■ RECORDS FOR THIS EXERCISE ■
━━━━

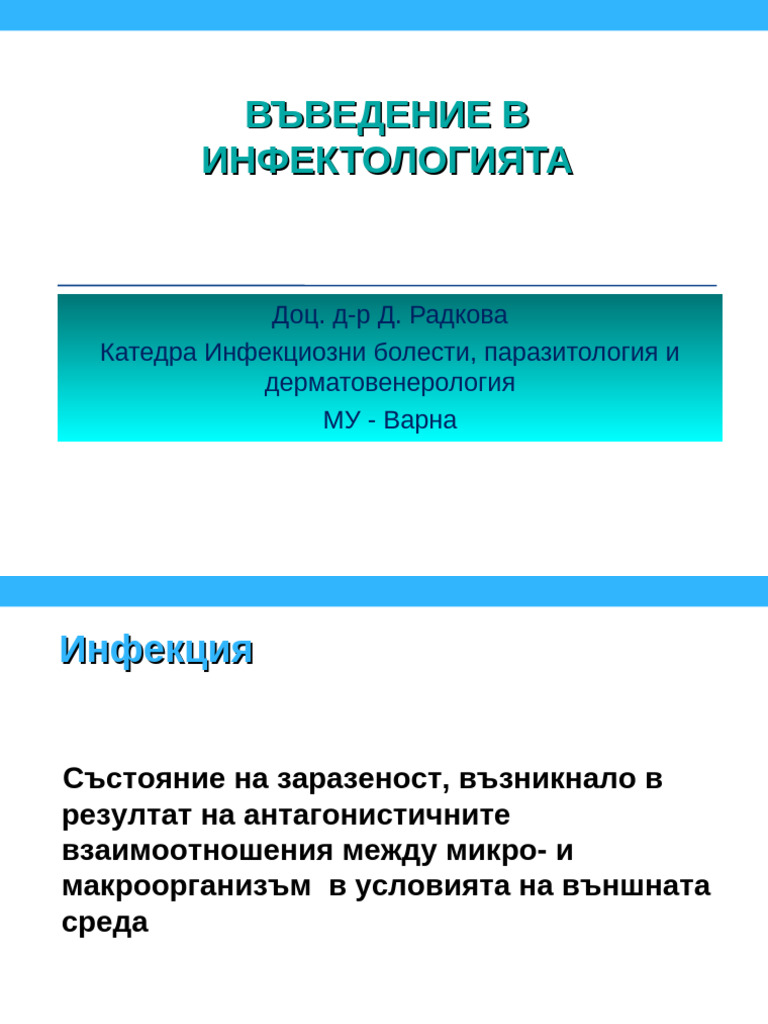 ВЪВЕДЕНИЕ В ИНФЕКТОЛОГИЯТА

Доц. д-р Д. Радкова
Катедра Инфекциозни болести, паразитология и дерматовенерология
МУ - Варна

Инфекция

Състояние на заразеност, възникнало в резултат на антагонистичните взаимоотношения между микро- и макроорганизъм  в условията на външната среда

━━━━

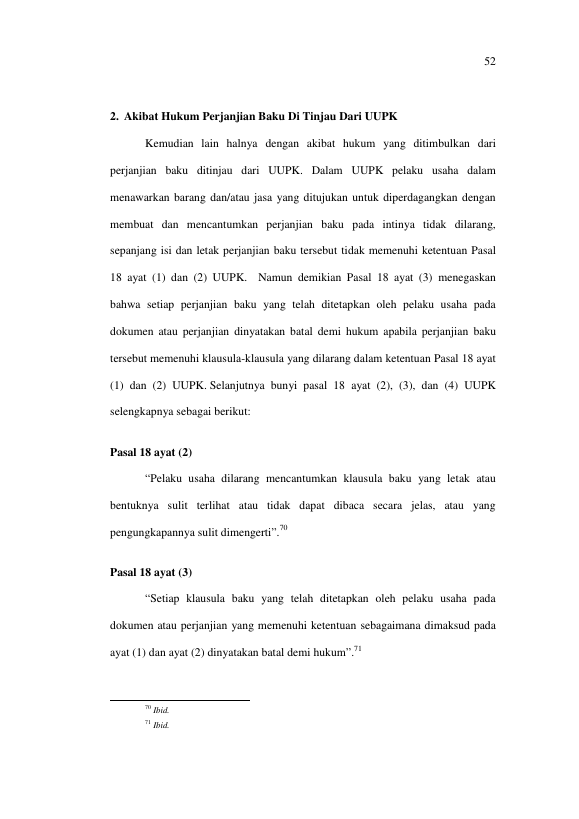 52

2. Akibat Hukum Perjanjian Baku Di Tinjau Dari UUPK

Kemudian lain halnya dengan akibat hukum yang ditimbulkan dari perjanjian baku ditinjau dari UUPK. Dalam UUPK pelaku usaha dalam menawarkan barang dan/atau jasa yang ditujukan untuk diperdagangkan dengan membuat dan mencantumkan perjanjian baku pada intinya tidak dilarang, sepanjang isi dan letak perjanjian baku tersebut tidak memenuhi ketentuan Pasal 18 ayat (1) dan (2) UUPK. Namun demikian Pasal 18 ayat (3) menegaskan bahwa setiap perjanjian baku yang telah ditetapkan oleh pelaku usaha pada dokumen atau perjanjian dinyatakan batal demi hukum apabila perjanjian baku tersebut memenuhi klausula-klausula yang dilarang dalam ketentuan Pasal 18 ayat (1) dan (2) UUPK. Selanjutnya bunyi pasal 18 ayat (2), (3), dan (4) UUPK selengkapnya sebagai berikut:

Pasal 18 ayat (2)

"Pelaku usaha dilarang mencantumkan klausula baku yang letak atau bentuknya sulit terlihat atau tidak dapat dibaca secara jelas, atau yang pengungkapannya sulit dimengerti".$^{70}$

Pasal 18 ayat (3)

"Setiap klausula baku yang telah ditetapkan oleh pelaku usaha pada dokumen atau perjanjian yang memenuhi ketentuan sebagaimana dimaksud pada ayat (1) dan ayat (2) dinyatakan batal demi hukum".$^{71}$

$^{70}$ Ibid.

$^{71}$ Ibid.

━━━━

■ ASSIGNMENT ■
The lines sought are those in the data above that include the string "klausula"; copy each one.

■ OUTPUT BELOW ■
Kemudian lain halnya dengan akibat hukum yang ditimbulkan dari perjanjian baku ditinjau dari UUPK. Dalam UUPK pelaku usaha dalam menawarkan barang dan/atau jasa yang ditujukan untuk diperdagangkan dengan membuat dan mencantumkan perjanjian baku pada intinya tidak dilarang, sepanjang isi dan letak perjanjian baku tersebut tidak memenuhi ketentuan Pasal 18 ayat (1) dan (2) UUPK. Namun demikian Pasal 18 ayat (3) menegaskan bahwa setiap perjanjian baku yang telah ditetapkan oleh pelaku usaha pada dokumen atau perjanjian dinyatakan batal demi hukum apabila perjanjian baku tersebut memenuhi klausula-klausula yang dilarang dalam ketentuan Pasal 18 ayat (1) dan (2) UUPK. Selanjutnya bunyi pasal 18 ayat (2), (3), dan (4) UUPK selengkapnya sebagai berikut:
"Pelaku usaha dilarang mencantumkan klausula baku yang letak atau bentuknya sulit terlihat atau tidak dapat dibaca secara jelas, atau yang pengungkapannya sulit dimengerti".$^{70}$
"Setiap klausula baku yang telah ditetapkan oleh pelaku usaha pada dokumen atau perjanjian yang memenuhi ketentuan sebagaimana dimaksud pada ayat (1) dan ayat (2) dinyatakan batal demi hukum".$^{71}$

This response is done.